Collected data entries
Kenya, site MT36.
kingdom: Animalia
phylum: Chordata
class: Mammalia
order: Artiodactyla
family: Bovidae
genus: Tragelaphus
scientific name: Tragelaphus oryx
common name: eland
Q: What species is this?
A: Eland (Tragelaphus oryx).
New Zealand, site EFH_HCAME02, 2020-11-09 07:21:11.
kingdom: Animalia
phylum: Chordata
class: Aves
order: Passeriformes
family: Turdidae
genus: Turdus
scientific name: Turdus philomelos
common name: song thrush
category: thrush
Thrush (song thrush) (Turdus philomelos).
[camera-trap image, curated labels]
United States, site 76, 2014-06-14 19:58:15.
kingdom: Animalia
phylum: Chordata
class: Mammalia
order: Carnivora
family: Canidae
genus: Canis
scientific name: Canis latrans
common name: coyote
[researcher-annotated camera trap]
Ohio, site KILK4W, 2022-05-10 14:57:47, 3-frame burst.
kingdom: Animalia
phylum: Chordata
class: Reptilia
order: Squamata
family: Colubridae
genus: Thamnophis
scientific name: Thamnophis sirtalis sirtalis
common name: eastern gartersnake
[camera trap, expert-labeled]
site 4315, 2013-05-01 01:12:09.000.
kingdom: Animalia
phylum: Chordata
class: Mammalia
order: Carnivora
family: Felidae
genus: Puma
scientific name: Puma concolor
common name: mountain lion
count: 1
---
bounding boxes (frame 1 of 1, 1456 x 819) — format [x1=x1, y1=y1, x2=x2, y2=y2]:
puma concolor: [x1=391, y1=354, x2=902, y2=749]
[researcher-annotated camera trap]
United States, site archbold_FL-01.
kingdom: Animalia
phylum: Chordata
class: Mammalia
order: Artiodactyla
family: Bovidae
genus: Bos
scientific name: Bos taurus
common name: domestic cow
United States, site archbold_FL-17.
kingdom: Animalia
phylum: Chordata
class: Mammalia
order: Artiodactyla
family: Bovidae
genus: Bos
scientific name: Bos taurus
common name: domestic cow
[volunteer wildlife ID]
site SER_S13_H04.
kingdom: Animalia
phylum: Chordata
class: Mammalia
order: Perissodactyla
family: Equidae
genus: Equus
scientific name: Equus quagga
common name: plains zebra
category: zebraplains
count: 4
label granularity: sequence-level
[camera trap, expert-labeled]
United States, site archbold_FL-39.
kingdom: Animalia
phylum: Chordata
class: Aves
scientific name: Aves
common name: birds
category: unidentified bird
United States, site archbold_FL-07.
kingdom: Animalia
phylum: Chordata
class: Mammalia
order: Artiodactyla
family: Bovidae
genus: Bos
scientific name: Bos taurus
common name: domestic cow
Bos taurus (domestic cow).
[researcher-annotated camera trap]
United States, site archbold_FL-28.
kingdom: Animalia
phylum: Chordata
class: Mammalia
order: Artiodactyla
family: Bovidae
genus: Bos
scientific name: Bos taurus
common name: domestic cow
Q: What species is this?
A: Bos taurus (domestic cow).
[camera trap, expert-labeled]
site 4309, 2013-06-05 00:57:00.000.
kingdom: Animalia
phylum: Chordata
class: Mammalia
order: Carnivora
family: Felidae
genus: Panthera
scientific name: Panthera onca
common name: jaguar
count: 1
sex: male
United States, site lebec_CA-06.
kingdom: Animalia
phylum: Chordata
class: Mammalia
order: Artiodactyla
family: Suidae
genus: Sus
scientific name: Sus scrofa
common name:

**THE PROBLEM:**
Given the records above, return exactly the lines starting at the line containing "Ohio, site KILK4W, 2022-05-10" and ending at the line containing "genus: Puma", including both.

**EXERCISE SOLUTION:**
Ohio, site KILK4W, 2022-05-10 14:57:47, 3-frame burst.
kingdom: Animalia
phylum: Chordata
class: Reptilia
order: Squamata
family: Colubridae
genus: Thamnophis
scientific name: Thamnophis sirtalis sirtalis
common name: eastern gartersnake
[camera trap, expert-labeled]
site 4315, 2013-05-01 01:12:09.000.
kingdom: Animalia
phylum: Chordata
class: Mammalia
order: Carnivora
family: Felidae
genus: Puma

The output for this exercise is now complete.